Looking at longer-term trends in payout ratios provides additional perspective. As seen below, PAYX’s payout ratios have increased from about 50% in 2005 to 70-80% today. This means that dividend growth outpaced earnings growth, which is not sustainable. Overall, the company’s higher payout ratios mean that future dividend growth will need to be driven by earnings growth.

PAYX EPS Payout Ratio

Source: Simply Safe Dividends

PAYX FCF Payout Ratio

Source: Simply Safe Dividends

While PAYX’s payout ratios are higher than we like, the business is very stable.

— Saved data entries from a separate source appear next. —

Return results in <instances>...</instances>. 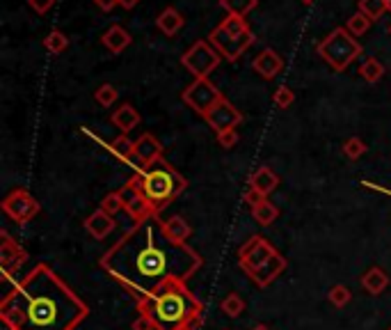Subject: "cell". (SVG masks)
<instances>
[{
	"label": "cell",
	"mask_w": 391,
	"mask_h": 330,
	"mask_svg": "<svg viewBox=\"0 0 391 330\" xmlns=\"http://www.w3.org/2000/svg\"><path fill=\"white\" fill-rule=\"evenodd\" d=\"M204 259L188 243H177L165 234L158 216L135 223L115 246L103 253L99 266L117 280L135 301L151 296L170 280L188 282Z\"/></svg>",
	"instance_id": "6da1fadb"
},
{
	"label": "cell",
	"mask_w": 391,
	"mask_h": 330,
	"mask_svg": "<svg viewBox=\"0 0 391 330\" xmlns=\"http://www.w3.org/2000/svg\"><path fill=\"white\" fill-rule=\"evenodd\" d=\"M87 315V303L48 264L16 280L0 303L7 330H76Z\"/></svg>",
	"instance_id": "7a4b0ae2"
},
{
	"label": "cell",
	"mask_w": 391,
	"mask_h": 330,
	"mask_svg": "<svg viewBox=\"0 0 391 330\" xmlns=\"http://www.w3.org/2000/svg\"><path fill=\"white\" fill-rule=\"evenodd\" d=\"M137 303V312L153 319L158 330H184L195 328L202 319L204 305L184 280H170L151 296Z\"/></svg>",
	"instance_id": "3957f363"
},
{
	"label": "cell",
	"mask_w": 391,
	"mask_h": 330,
	"mask_svg": "<svg viewBox=\"0 0 391 330\" xmlns=\"http://www.w3.org/2000/svg\"><path fill=\"white\" fill-rule=\"evenodd\" d=\"M133 177L137 181L140 193L144 195L146 202L153 206L156 213L167 209L174 199L188 188L186 177L174 170V165H170L165 159L149 165V168H137Z\"/></svg>",
	"instance_id": "277c9868"
},
{
	"label": "cell",
	"mask_w": 391,
	"mask_h": 330,
	"mask_svg": "<svg viewBox=\"0 0 391 330\" xmlns=\"http://www.w3.org/2000/svg\"><path fill=\"white\" fill-rule=\"evenodd\" d=\"M238 266L256 286H268L286 271L289 262L266 237L254 234L238 248Z\"/></svg>",
	"instance_id": "5b68a950"
},
{
	"label": "cell",
	"mask_w": 391,
	"mask_h": 330,
	"mask_svg": "<svg viewBox=\"0 0 391 330\" xmlns=\"http://www.w3.org/2000/svg\"><path fill=\"white\" fill-rule=\"evenodd\" d=\"M208 41L213 48L229 62H238V58L254 44V32L249 30L245 16H233L227 14L220 25H215L208 34Z\"/></svg>",
	"instance_id": "8992f818"
},
{
	"label": "cell",
	"mask_w": 391,
	"mask_h": 330,
	"mask_svg": "<svg viewBox=\"0 0 391 330\" xmlns=\"http://www.w3.org/2000/svg\"><path fill=\"white\" fill-rule=\"evenodd\" d=\"M316 51L334 72H345L362 55V44L355 39V34L348 32V28L338 25L325 39L318 41Z\"/></svg>",
	"instance_id": "52a82bcc"
},
{
	"label": "cell",
	"mask_w": 391,
	"mask_h": 330,
	"mask_svg": "<svg viewBox=\"0 0 391 330\" xmlns=\"http://www.w3.org/2000/svg\"><path fill=\"white\" fill-rule=\"evenodd\" d=\"M222 55L213 48L211 41L199 39L190 46L184 55H181V65H184L195 78H208L213 69L220 65Z\"/></svg>",
	"instance_id": "ba28073f"
},
{
	"label": "cell",
	"mask_w": 391,
	"mask_h": 330,
	"mask_svg": "<svg viewBox=\"0 0 391 330\" xmlns=\"http://www.w3.org/2000/svg\"><path fill=\"white\" fill-rule=\"evenodd\" d=\"M220 99H224V94L217 90L215 85L208 81V78H195V81L190 83L184 92H181V101H184L186 106L193 108L195 112H199L202 117Z\"/></svg>",
	"instance_id": "9c48e42d"
},
{
	"label": "cell",
	"mask_w": 391,
	"mask_h": 330,
	"mask_svg": "<svg viewBox=\"0 0 391 330\" xmlns=\"http://www.w3.org/2000/svg\"><path fill=\"white\" fill-rule=\"evenodd\" d=\"M3 211L10 216L14 223H30L32 218H37V213L41 211V204L37 202L28 188H14L10 195L3 199Z\"/></svg>",
	"instance_id": "30bf717a"
},
{
	"label": "cell",
	"mask_w": 391,
	"mask_h": 330,
	"mask_svg": "<svg viewBox=\"0 0 391 330\" xmlns=\"http://www.w3.org/2000/svg\"><path fill=\"white\" fill-rule=\"evenodd\" d=\"M206 119V124L213 128L215 136L217 133H224V131H231V128H238V124L242 121V115H240V110L233 106V103L224 97L215 103V106L211 108L204 115Z\"/></svg>",
	"instance_id": "8fae6325"
},
{
	"label": "cell",
	"mask_w": 391,
	"mask_h": 330,
	"mask_svg": "<svg viewBox=\"0 0 391 330\" xmlns=\"http://www.w3.org/2000/svg\"><path fill=\"white\" fill-rule=\"evenodd\" d=\"M119 193H121V199H124V211H126L135 223L151 218V216H158V213L153 211V206H151L149 202H146L144 195L140 193L135 177H130V179L126 181V184L119 188Z\"/></svg>",
	"instance_id": "7c38bea8"
},
{
	"label": "cell",
	"mask_w": 391,
	"mask_h": 330,
	"mask_svg": "<svg viewBox=\"0 0 391 330\" xmlns=\"http://www.w3.org/2000/svg\"><path fill=\"white\" fill-rule=\"evenodd\" d=\"M28 262V253L14 241L7 232H0V268H3L5 280H12V275Z\"/></svg>",
	"instance_id": "4fadbf2b"
},
{
	"label": "cell",
	"mask_w": 391,
	"mask_h": 330,
	"mask_svg": "<svg viewBox=\"0 0 391 330\" xmlns=\"http://www.w3.org/2000/svg\"><path fill=\"white\" fill-rule=\"evenodd\" d=\"M163 159V145L153 133H142L135 140V161L140 168H149V165L158 163Z\"/></svg>",
	"instance_id": "5bb4252c"
},
{
	"label": "cell",
	"mask_w": 391,
	"mask_h": 330,
	"mask_svg": "<svg viewBox=\"0 0 391 330\" xmlns=\"http://www.w3.org/2000/svg\"><path fill=\"white\" fill-rule=\"evenodd\" d=\"M252 67H254V72L266 78V81H273V78H277L282 72H284V60L282 55L277 53V51L273 48H263L261 53L254 58V62H252Z\"/></svg>",
	"instance_id": "9a60e30c"
},
{
	"label": "cell",
	"mask_w": 391,
	"mask_h": 330,
	"mask_svg": "<svg viewBox=\"0 0 391 330\" xmlns=\"http://www.w3.org/2000/svg\"><path fill=\"white\" fill-rule=\"evenodd\" d=\"M83 225H85V230H87V234H90L92 239L103 241V239L110 237L112 230H115V216L106 213L103 209H97L94 213L87 216Z\"/></svg>",
	"instance_id": "2e32d148"
},
{
	"label": "cell",
	"mask_w": 391,
	"mask_h": 330,
	"mask_svg": "<svg viewBox=\"0 0 391 330\" xmlns=\"http://www.w3.org/2000/svg\"><path fill=\"white\" fill-rule=\"evenodd\" d=\"M247 184H249V188H254L256 193L268 197L277 186H280V177H277L275 172L268 168V165H261L259 170L252 172V177H249Z\"/></svg>",
	"instance_id": "e0dca14e"
},
{
	"label": "cell",
	"mask_w": 391,
	"mask_h": 330,
	"mask_svg": "<svg viewBox=\"0 0 391 330\" xmlns=\"http://www.w3.org/2000/svg\"><path fill=\"white\" fill-rule=\"evenodd\" d=\"M362 286H364V291L371 293V296H380V293H385L387 286H389L387 271H382L380 266H371L369 271L362 275Z\"/></svg>",
	"instance_id": "ac0fdd59"
},
{
	"label": "cell",
	"mask_w": 391,
	"mask_h": 330,
	"mask_svg": "<svg viewBox=\"0 0 391 330\" xmlns=\"http://www.w3.org/2000/svg\"><path fill=\"white\" fill-rule=\"evenodd\" d=\"M101 41H103V46H106L110 53H121V51L124 48H128L130 46V41H133V37H130L128 34V30H124L121 28V25H110V28L103 32V37H101Z\"/></svg>",
	"instance_id": "d6986e66"
},
{
	"label": "cell",
	"mask_w": 391,
	"mask_h": 330,
	"mask_svg": "<svg viewBox=\"0 0 391 330\" xmlns=\"http://www.w3.org/2000/svg\"><path fill=\"white\" fill-rule=\"evenodd\" d=\"M110 119H112V124H115L121 133H130L137 124H140L142 117H140V112L130 106V103H121V106L112 112Z\"/></svg>",
	"instance_id": "ffe728a7"
},
{
	"label": "cell",
	"mask_w": 391,
	"mask_h": 330,
	"mask_svg": "<svg viewBox=\"0 0 391 330\" xmlns=\"http://www.w3.org/2000/svg\"><path fill=\"white\" fill-rule=\"evenodd\" d=\"M186 19L181 16V12L177 7H165V10L158 14V19H156V25H158V30L165 34V37H174L181 28H184Z\"/></svg>",
	"instance_id": "44dd1931"
},
{
	"label": "cell",
	"mask_w": 391,
	"mask_h": 330,
	"mask_svg": "<svg viewBox=\"0 0 391 330\" xmlns=\"http://www.w3.org/2000/svg\"><path fill=\"white\" fill-rule=\"evenodd\" d=\"M163 227H165V234L177 243H186L193 237V227H190L188 220H184L181 216H172V218L163 220Z\"/></svg>",
	"instance_id": "7402d4cb"
},
{
	"label": "cell",
	"mask_w": 391,
	"mask_h": 330,
	"mask_svg": "<svg viewBox=\"0 0 391 330\" xmlns=\"http://www.w3.org/2000/svg\"><path fill=\"white\" fill-rule=\"evenodd\" d=\"M108 150L124 163H130L135 159V140H130L128 133H121L119 138H115V140L108 145Z\"/></svg>",
	"instance_id": "603a6c76"
},
{
	"label": "cell",
	"mask_w": 391,
	"mask_h": 330,
	"mask_svg": "<svg viewBox=\"0 0 391 330\" xmlns=\"http://www.w3.org/2000/svg\"><path fill=\"white\" fill-rule=\"evenodd\" d=\"M252 216H254V220L259 225H263V227H268V225H273L277 218H280V209L270 202V199H263V202H259L254 209H252Z\"/></svg>",
	"instance_id": "cb8c5ba5"
},
{
	"label": "cell",
	"mask_w": 391,
	"mask_h": 330,
	"mask_svg": "<svg viewBox=\"0 0 391 330\" xmlns=\"http://www.w3.org/2000/svg\"><path fill=\"white\" fill-rule=\"evenodd\" d=\"M357 12L366 14L376 23L385 12H389V0H357Z\"/></svg>",
	"instance_id": "d4e9b609"
},
{
	"label": "cell",
	"mask_w": 391,
	"mask_h": 330,
	"mask_svg": "<svg viewBox=\"0 0 391 330\" xmlns=\"http://www.w3.org/2000/svg\"><path fill=\"white\" fill-rule=\"evenodd\" d=\"M359 76L366 83H378L380 78L385 76V67H382V62H380L378 58H366L359 65Z\"/></svg>",
	"instance_id": "484cf974"
},
{
	"label": "cell",
	"mask_w": 391,
	"mask_h": 330,
	"mask_svg": "<svg viewBox=\"0 0 391 330\" xmlns=\"http://www.w3.org/2000/svg\"><path fill=\"white\" fill-rule=\"evenodd\" d=\"M259 0H220V7L233 16H247L252 10H256Z\"/></svg>",
	"instance_id": "4316f807"
},
{
	"label": "cell",
	"mask_w": 391,
	"mask_h": 330,
	"mask_svg": "<svg viewBox=\"0 0 391 330\" xmlns=\"http://www.w3.org/2000/svg\"><path fill=\"white\" fill-rule=\"evenodd\" d=\"M69 46V37L64 32H60V30H50L46 37H43V48L48 51V53H62V51H67Z\"/></svg>",
	"instance_id": "83f0119b"
},
{
	"label": "cell",
	"mask_w": 391,
	"mask_h": 330,
	"mask_svg": "<svg viewBox=\"0 0 391 330\" xmlns=\"http://www.w3.org/2000/svg\"><path fill=\"white\" fill-rule=\"evenodd\" d=\"M371 25H373V21L369 19L366 14H362V12H355L350 19H348V32L350 34H355V37H359V34H366L369 30H371Z\"/></svg>",
	"instance_id": "f1b7e54d"
},
{
	"label": "cell",
	"mask_w": 391,
	"mask_h": 330,
	"mask_svg": "<svg viewBox=\"0 0 391 330\" xmlns=\"http://www.w3.org/2000/svg\"><path fill=\"white\" fill-rule=\"evenodd\" d=\"M222 312L231 319H238L242 312H245V301H242L238 293H229V296H224V301L220 303Z\"/></svg>",
	"instance_id": "f546056e"
},
{
	"label": "cell",
	"mask_w": 391,
	"mask_h": 330,
	"mask_svg": "<svg viewBox=\"0 0 391 330\" xmlns=\"http://www.w3.org/2000/svg\"><path fill=\"white\" fill-rule=\"evenodd\" d=\"M94 99H97L99 106H103V108H110L112 103H115V101L119 99V92H117L115 85L103 83V85H99V88H97V92H94Z\"/></svg>",
	"instance_id": "4dcf8cb0"
},
{
	"label": "cell",
	"mask_w": 391,
	"mask_h": 330,
	"mask_svg": "<svg viewBox=\"0 0 391 330\" xmlns=\"http://www.w3.org/2000/svg\"><path fill=\"white\" fill-rule=\"evenodd\" d=\"M327 301L332 303L334 308H345L348 303L352 301V291L348 289L345 284H334L332 289L327 291Z\"/></svg>",
	"instance_id": "1f68e13d"
},
{
	"label": "cell",
	"mask_w": 391,
	"mask_h": 330,
	"mask_svg": "<svg viewBox=\"0 0 391 330\" xmlns=\"http://www.w3.org/2000/svg\"><path fill=\"white\" fill-rule=\"evenodd\" d=\"M343 154L348 156L350 161H357L359 156L366 154V143L362 140V138H348V140L343 143Z\"/></svg>",
	"instance_id": "d6a6232c"
},
{
	"label": "cell",
	"mask_w": 391,
	"mask_h": 330,
	"mask_svg": "<svg viewBox=\"0 0 391 330\" xmlns=\"http://www.w3.org/2000/svg\"><path fill=\"white\" fill-rule=\"evenodd\" d=\"M99 209H103V211L110 213V216H115V213H119V211H124V199H121V193H119V190H115V193H108L106 197H103Z\"/></svg>",
	"instance_id": "836d02e7"
},
{
	"label": "cell",
	"mask_w": 391,
	"mask_h": 330,
	"mask_svg": "<svg viewBox=\"0 0 391 330\" xmlns=\"http://www.w3.org/2000/svg\"><path fill=\"white\" fill-rule=\"evenodd\" d=\"M273 101H275V106H277V108L286 110V108H291V106H293V101H295V92L289 88V85H280V88H277L275 94H273Z\"/></svg>",
	"instance_id": "e575fe53"
},
{
	"label": "cell",
	"mask_w": 391,
	"mask_h": 330,
	"mask_svg": "<svg viewBox=\"0 0 391 330\" xmlns=\"http://www.w3.org/2000/svg\"><path fill=\"white\" fill-rule=\"evenodd\" d=\"M238 140H240L238 128H231V131L217 133V143H220V147H224V150H231V147H236Z\"/></svg>",
	"instance_id": "d590c367"
},
{
	"label": "cell",
	"mask_w": 391,
	"mask_h": 330,
	"mask_svg": "<svg viewBox=\"0 0 391 330\" xmlns=\"http://www.w3.org/2000/svg\"><path fill=\"white\" fill-rule=\"evenodd\" d=\"M133 330H158V326L153 324L151 317L146 315H137V319L133 321Z\"/></svg>",
	"instance_id": "8d00e7d4"
},
{
	"label": "cell",
	"mask_w": 391,
	"mask_h": 330,
	"mask_svg": "<svg viewBox=\"0 0 391 330\" xmlns=\"http://www.w3.org/2000/svg\"><path fill=\"white\" fill-rule=\"evenodd\" d=\"M55 0H28V5H30V10H34L37 14H46L50 7H53Z\"/></svg>",
	"instance_id": "74e56055"
},
{
	"label": "cell",
	"mask_w": 391,
	"mask_h": 330,
	"mask_svg": "<svg viewBox=\"0 0 391 330\" xmlns=\"http://www.w3.org/2000/svg\"><path fill=\"white\" fill-rule=\"evenodd\" d=\"M242 199H245V202L249 204V209H254V206L259 204V202H263V195H261V193H256V190L254 188H247L245 190V193H242Z\"/></svg>",
	"instance_id": "f35d334b"
},
{
	"label": "cell",
	"mask_w": 391,
	"mask_h": 330,
	"mask_svg": "<svg viewBox=\"0 0 391 330\" xmlns=\"http://www.w3.org/2000/svg\"><path fill=\"white\" fill-rule=\"evenodd\" d=\"M94 3L99 5V10H103V12H112V10H115V7L119 5V0H94Z\"/></svg>",
	"instance_id": "ab89813d"
},
{
	"label": "cell",
	"mask_w": 391,
	"mask_h": 330,
	"mask_svg": "<svg viewBox=\"0 0 391 330\" xmlns=\"http://www.w3.org/2000/svg\"><path fill=\"white\" fill-rule=\"evenodd\" d=\"M137 3H140V0H119V7H124V10H133Z\"/></svg>",
	"instance_id": "60d3db41"
},
{
	"label": "cell",
	"mask_w": 391,
	"mask_h": 330,
	"mask_svg": "<svg viewBox=\"0 0 391 330\" xmlns=\"http://www.w3.org/2000/svg\"><path fill=\"white\" fill-rule=\"evenodd\" d=\"M364 186H366V188H373V190H380V193H385V195L391 197V190H389V188H382V186H376V184H369V181H364Z\"/></svg>",
	"instance_id": "b9f144b4"
},
{
	"label": "cell",
	"mask_w": 391,
	"mask_h": 330,
	"mask_svg": "<svg viewBox=\"0 0 391 330\" xmlns=\"http://www.w3.org/2000/svg\"><path fill=\"white\" fill-rule=\"evenodd\" d=\"M252 330H270V328H268V326H263V324H259L256 328H252Z\"/></svg>",
	"instance_id": "7bdbcfd3"
},
{
	"label": "cell",
	"mask_w": 391,
	"mask_h": 330,
	"mask_svg": "<svg viewBox=\"0 0 391 330\" xmlns=\"http://www.w3.org/2000/svg\"><path fill=\"white\" fill-rule=\"evenodd\" d=\"M304 5H311V3H316V0H302Z\"/></svg>",
	"instance_id": "ee69618b"
},
{
	"label": "cell",
	"mask_w": 391,
	"mask_h": 330,
	"mask_svg": "<svg viewBox=\"0 0 391 330\" xmlns=\"http://www.w3.org/2000/svg\"><path fill=\"white\" fill-rule=\"evenodd\" d=\"M389 12H391V0H389Z\"/></svg>",
	"instance_id": "f6af8a7d"
},
{
	"label": "cell",
	"mask_w": 391,
	"mask_h": 330,
	"mask_svg": "<svg viewBox=\"0 0 391 330\" xmlns=\"http://www.w3.org/2000/svg\"><path fill=\"white\" fill-rule=\"evenodd\" d=\"M184 330H193V328H184Z\"/></svg>",
	"instance_id": "bcb514c9"
},
{
	"label": "cell",
	"mask_w": 391,
	"mask_h": 330,
	"mask_svg": "<svg viewBox=\"0 0 391 330\" xmlns=\"http://www.w3.org/2000/svg\"><path fill=\"white\" fill-rule=\"evenodd\" d=\"M387 330H391V326H389V328H387Z\"/></svg>",
	"instance_id": "7dc6e473"
},
{
	"label": "cell",
	"mask_w": 391,
	"mask_h": 330,
	"mask_svg": "<svg viewBox=\"0 0 391 330\" xmlns=\"http://www.w3.org/2000/svg\"><path fill=\"white\" fill-rule=\"evenodd\" d=\"M389 32H391V28H389Z\"/></svg>",
	"instance_id": "c3c4849f"
}]
</instances>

During the financial crisis, we can see that the company’s sales actually grew by 1% in 2009 and only fell by 4% in 2010. The stock also outperformed the S&P 500 by 12% in 2008. Business customers lay off employees during tough economic times, but they still require PAYX’s mission-critical services.

PAYX Sales Growth

Source: Simply Safe Dividends

Since PAYX primarily delivers its services over the internet, it operates with low fixed cost. The company’s scale leverages these costs and allows PAYX to earn very strong returns on invested capital – signs of an economic moat.

PAYX ROIC

Source: Simply Safe Dividends

Not surprisingly, PAYX throws off substantial free cash flow each year. With a client retention rate in excess of 80%, the company has great visibility.

PAYX FCF

Source: Simply Safe Dividends

Finally, PAYX’s balance sheet is in excellent condition. The company has no debt and over $900 million in cash and investments. The company has plenty of flexibility to acquire complementary products, return more cash to shareholders, and reinvest for growth.

All things considered, PAYX’s 3.5% dividend yield appears to be very safe. While the company’s payout ratio is higher than we like to see, this risk is mitigated by PAYX’s predictable cash flows and pristine balance sheet.